Original topic: tiflash 有没有参数可以限制内存最大使用防止oom 还有同步的速度，防止同步占用资源过多导致查询完全无法查询

| username: TiDBer_ZsnVPQB4

[TiDB Usage Environment] Production Environment
[TiDB Version] 5.2.1
[Reproduction Path] Operations performed that led to the issue
[Encountered Issue: Issue Phenomenon and Impact]
[Resource Configuration]
Question:

Are there any parameters in TiFlash to limit the maximum memory usage to prevent OOM? TiFlash keeps restarting due to OOM. It quickly consumes memory upon startup, not due to queries, but likely due to loading a large amount of data into memory, causing OOM. The following parameters have been adjusted but the memory usage still keeps increasing until OOM.

Memory cache size limit for data block metadata, usually does not need modification

mark_cache_size = 5368709120

Memory cache size limit for data block min-max index, usually does not need modification

minmax_index_cache_size = 5368709120

Memory cache size limit for DeltaIndex, default is 0, meaning no limit

delta_index_cache_size = 0

# Maximum memory usage for processing a single query. Zero means unlimited.
profiles.default.max_memory_usage: 0
# Maximum memory usage for processing all concurrently running queries on the server. Zero means unlimited.

The data —

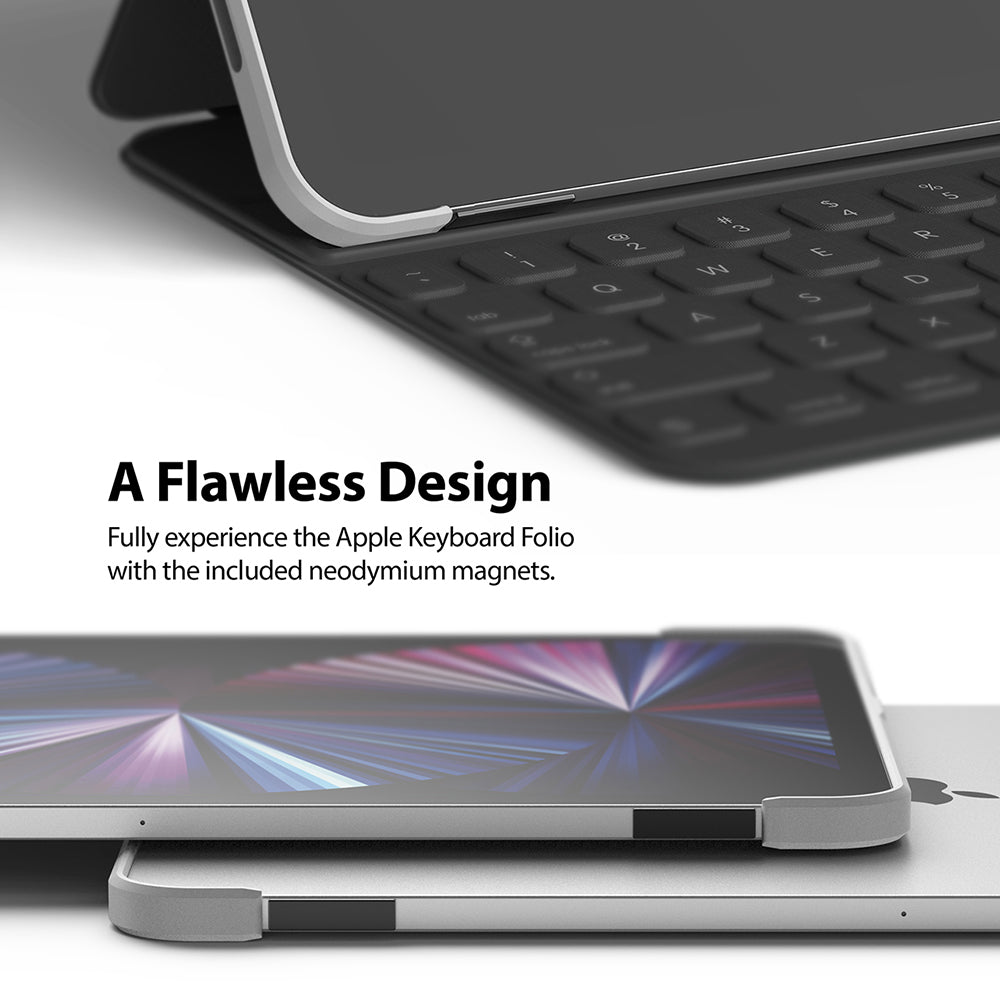 fully experience the apple keyboard folio with the included neodymium magnets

What the task requires — Reproduce the part of the TiFlash memory post above between "delta_index_cache_size = 0" and "server. Zero means unlimited.", inclusive.

Answer box —
delta_index_cache_size = 0

# Maximum memory usage for processing a single query. Zero means unlimited.
profiles.default.max_memory_usage: 0
# Maximum memory usage for processing all concurrently running queries on the server. Zero means unlimited.